If you declare a language, declare the correct language
(X)HTML includes the “lang” and “xml:lang” attributes (depending on the flavour you’re using) to declare the language of an element’s content. They can be used on the
<html> element to declare the document’s main language, and on other elements—e.g.,
<blockquote> for longer quotations in a foreign language, or
<i> for italicised foreign phrases—to change the language for a part of the text.
If you specify the language for any part of your document, make sure you specify the correct language. (Ancient Greek is not the same thing as Modern Greek, for example.) The ISO 639-2 Language Code List can help with determining the code for a language.
Consider if you need different CSS for different media types or mobile formats
If you want your document to be displayed differently depending on whether it is viewed on a computer screen, printed, or on a handheld device, you can use CSS @media declarations or special classes supported by ebookmaker.

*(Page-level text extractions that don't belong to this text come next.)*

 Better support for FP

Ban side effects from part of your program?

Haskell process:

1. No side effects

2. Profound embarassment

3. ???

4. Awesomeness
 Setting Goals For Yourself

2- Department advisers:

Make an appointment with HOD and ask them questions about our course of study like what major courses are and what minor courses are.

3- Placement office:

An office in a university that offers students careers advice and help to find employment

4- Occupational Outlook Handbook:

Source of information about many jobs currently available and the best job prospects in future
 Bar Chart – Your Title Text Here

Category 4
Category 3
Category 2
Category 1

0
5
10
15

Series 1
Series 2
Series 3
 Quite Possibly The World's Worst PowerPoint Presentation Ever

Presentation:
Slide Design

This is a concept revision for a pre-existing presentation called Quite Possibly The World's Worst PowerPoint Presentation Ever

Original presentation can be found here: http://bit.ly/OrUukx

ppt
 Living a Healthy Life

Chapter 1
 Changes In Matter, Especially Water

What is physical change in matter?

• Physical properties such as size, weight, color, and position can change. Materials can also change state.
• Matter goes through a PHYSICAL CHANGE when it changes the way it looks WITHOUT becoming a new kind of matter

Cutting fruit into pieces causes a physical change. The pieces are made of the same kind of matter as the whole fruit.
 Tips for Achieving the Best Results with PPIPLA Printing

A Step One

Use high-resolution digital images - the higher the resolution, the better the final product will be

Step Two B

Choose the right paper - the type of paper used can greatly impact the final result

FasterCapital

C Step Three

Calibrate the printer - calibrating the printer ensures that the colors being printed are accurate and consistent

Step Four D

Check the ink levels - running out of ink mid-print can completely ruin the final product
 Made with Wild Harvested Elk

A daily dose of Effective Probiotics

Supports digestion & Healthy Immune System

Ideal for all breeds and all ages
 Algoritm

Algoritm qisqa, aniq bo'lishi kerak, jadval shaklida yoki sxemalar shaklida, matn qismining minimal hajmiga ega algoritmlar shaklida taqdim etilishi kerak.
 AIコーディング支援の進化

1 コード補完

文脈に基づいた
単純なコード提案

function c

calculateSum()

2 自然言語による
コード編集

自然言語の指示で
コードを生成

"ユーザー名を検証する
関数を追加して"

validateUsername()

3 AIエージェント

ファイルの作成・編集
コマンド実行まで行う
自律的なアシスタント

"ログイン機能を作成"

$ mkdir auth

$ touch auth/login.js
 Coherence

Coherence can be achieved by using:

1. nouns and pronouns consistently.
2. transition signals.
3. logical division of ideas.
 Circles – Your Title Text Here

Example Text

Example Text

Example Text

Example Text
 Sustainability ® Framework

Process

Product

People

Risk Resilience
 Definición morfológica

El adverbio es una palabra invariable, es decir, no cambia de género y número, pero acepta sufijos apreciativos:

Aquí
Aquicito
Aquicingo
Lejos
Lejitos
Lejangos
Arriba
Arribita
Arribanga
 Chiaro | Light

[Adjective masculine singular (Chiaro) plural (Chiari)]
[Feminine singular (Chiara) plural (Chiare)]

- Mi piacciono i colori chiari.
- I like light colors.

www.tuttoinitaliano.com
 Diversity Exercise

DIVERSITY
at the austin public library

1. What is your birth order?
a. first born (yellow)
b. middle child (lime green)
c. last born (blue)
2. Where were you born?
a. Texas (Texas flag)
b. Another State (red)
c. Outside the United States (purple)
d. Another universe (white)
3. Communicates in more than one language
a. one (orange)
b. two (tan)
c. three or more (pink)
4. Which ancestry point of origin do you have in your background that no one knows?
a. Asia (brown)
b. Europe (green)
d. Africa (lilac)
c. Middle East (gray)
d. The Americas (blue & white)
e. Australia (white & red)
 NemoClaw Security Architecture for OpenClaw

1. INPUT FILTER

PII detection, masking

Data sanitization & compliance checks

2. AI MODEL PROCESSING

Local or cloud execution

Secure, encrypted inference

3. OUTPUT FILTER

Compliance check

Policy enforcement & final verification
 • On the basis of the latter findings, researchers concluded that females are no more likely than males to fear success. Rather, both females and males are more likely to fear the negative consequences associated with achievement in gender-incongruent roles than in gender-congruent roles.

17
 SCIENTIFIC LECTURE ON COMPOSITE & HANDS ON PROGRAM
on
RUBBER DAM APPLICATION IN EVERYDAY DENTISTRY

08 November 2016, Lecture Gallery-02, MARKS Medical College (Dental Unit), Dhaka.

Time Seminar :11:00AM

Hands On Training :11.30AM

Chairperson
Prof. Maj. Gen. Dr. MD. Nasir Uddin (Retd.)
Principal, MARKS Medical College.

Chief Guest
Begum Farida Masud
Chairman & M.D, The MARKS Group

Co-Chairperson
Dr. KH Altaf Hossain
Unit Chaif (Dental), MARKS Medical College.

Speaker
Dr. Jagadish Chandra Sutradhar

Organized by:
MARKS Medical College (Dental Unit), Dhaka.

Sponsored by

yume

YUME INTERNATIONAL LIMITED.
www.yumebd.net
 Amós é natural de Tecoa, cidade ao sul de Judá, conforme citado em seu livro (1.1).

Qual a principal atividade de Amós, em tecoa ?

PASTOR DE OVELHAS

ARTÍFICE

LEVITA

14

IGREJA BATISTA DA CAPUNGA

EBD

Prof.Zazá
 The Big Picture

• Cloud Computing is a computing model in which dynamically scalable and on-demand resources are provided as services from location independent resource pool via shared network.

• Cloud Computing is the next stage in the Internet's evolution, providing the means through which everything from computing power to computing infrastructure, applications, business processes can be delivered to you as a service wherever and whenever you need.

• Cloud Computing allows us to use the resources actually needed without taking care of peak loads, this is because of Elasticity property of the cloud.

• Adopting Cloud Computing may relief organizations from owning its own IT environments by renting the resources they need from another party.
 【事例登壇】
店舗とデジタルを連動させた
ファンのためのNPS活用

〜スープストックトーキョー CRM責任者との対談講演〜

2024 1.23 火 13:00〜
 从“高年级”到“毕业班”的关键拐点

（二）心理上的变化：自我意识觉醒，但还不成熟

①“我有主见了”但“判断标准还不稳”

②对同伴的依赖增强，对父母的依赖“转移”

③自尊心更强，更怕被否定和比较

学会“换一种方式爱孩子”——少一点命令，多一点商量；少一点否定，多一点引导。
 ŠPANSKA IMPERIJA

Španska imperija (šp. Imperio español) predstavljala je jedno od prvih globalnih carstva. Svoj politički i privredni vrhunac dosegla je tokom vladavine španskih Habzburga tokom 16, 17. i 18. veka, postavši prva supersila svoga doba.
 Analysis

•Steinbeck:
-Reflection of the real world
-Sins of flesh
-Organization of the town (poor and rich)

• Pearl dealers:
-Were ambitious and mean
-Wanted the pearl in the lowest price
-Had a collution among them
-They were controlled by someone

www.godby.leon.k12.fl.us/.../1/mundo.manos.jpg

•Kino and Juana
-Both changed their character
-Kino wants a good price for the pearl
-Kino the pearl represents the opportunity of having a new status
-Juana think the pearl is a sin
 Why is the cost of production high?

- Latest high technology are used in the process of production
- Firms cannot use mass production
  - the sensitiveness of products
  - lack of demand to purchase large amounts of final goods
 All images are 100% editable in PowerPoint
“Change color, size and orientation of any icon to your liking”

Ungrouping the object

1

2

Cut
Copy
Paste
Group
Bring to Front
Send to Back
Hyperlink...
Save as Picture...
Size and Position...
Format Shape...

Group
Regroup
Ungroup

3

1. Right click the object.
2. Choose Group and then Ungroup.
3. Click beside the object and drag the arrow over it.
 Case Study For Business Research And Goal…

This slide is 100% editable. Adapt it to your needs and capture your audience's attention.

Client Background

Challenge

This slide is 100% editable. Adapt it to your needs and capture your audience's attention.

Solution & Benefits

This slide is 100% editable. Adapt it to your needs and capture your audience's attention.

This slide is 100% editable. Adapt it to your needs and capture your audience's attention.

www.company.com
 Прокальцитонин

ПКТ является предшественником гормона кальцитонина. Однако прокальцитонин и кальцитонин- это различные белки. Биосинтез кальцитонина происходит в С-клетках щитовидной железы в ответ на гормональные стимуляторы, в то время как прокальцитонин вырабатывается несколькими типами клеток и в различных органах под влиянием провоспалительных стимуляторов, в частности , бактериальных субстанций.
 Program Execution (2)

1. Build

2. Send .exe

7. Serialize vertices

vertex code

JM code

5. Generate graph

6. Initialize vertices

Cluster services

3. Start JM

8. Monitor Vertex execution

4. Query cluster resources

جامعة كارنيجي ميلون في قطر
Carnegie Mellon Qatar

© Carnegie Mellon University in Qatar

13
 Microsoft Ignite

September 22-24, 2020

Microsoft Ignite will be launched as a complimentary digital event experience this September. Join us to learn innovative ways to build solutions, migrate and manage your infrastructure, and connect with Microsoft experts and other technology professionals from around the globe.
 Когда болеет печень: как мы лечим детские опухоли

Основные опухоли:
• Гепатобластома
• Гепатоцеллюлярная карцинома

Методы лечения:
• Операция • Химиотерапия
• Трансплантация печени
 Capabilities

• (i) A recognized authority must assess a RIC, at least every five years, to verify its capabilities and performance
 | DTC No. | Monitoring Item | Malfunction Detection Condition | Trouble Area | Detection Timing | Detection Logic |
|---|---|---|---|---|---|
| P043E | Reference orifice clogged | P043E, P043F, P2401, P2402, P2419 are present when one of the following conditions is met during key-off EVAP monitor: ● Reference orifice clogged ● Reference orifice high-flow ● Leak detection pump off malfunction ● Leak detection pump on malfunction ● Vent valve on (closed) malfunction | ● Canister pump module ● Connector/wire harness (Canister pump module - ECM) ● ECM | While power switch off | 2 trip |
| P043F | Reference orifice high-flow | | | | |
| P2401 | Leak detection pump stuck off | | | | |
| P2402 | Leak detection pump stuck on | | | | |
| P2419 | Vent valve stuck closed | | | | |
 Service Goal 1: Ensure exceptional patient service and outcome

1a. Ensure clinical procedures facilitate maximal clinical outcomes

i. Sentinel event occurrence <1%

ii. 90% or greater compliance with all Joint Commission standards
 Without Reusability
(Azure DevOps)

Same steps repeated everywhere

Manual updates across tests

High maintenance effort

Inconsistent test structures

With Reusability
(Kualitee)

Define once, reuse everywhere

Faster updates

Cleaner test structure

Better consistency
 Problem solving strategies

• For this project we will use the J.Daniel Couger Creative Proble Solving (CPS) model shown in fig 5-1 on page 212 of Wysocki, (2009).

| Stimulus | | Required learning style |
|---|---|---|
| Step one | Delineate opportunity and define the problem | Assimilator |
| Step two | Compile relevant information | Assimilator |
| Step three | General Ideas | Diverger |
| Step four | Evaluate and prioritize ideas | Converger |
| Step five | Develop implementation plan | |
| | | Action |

The Introduction to @media for DP and PG Use explains how this is done, the Introduction to Mobile Formats tells you what will happen once your HTML file is converted to mobile formats, and the Case Study on Media Types and Mobile Formats gives some examples.
Keep your code line lengths reasonable
When writing the HTML code, keep your lines at a reasonable length. Long lines will make it a lot harder to read and understand your code (even for yourself). The two best options to keep lines at a reasonable length are to either keep the lines as they are wrapped in the book, or to keep them as you have wrapped them in the text version. Use whichever option better fits your workflow.
Indent more complex parts of your code to convey their structure
Nested HTML code can get very hard to read if its indentation does not match its structure. As a courtesy to the people who might look at your code later on (your PPVer, the WhiteWashers at PG, the PG Errata Team, possibly potential readers of the e-book), indent complex parts of your code to make them more readable.
The Case Study on Tables contains some examples of neatly-indented tables.